Difference between creamy and clear honey

Fresh honey from the extractor is always golden clear and runny, but sooner or later it will begin to crystallize. How quickly it crystallizes depends on the glucose content, with some varieties this happens very quickly and with others it can take several months.

Difference between forest honey and blossom honey

To put it simply, honey can be divided into two classes. On the one hand blossom honey and on the other hand honeydew honey, also called forest honey. The basis for blossom honey is nectar, which is collected from blossoms. Honeydew honey's origins can be found on needles and tree leaves. With honeydew honey, bees collect the tiny excrements from the insects that get their food from the plants and convert them into honey. A mix of both is the forest and blossom honey, which contains parts of both. Since our bees are right on the edge of the forest, we often have a higher proportion of honeydew honey in the jar or bag.

Which honey is the best?

PureBee Graphics: This is in the honey

In a global comparison, the Germans are at the forefront when it comes to honey consumption. In purely mathematical terms, each of us consumes over a kilogram of honey a year. It is difficult to say which is the most popular type of honey. The approximately 150,000 beekeepers with a total of around 1,000,000 bee colonies in Germany are not able to cover the demand. Only 20 percent of annual honey consumption can be covered by German bees.

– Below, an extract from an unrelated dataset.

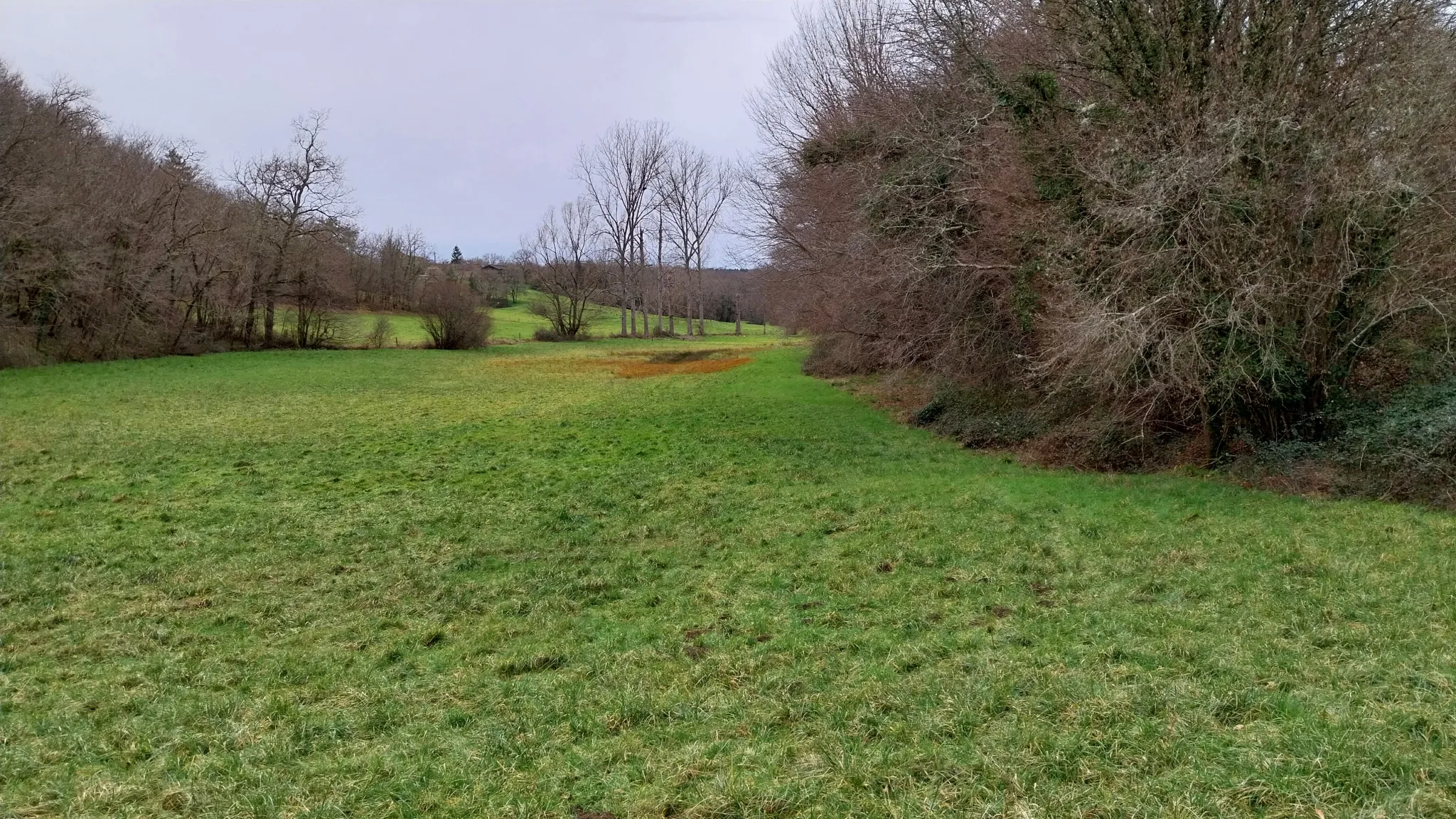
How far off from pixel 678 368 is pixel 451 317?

A large part of the missing 80 percent is imported from China, Brazil and Eastern Europe.

Of course, we recommend everyone to buy their honey from a regional or German origin if possible, there is no limit to taste. Whether blossom honey, rapeseed honey, forest honey, linden honey or other local varieties is up to you. From an ecological point of view, however, it makes no sense for us to send honey halfway around the world, which then also comes from countries where beekeeping and working conditions for people are questionable. We are rather critical of the hype about exotic types of honey, such as Manuka honey, which is imported from New Zealand, which is why we refrain from including such honey in our range despite many inquiries.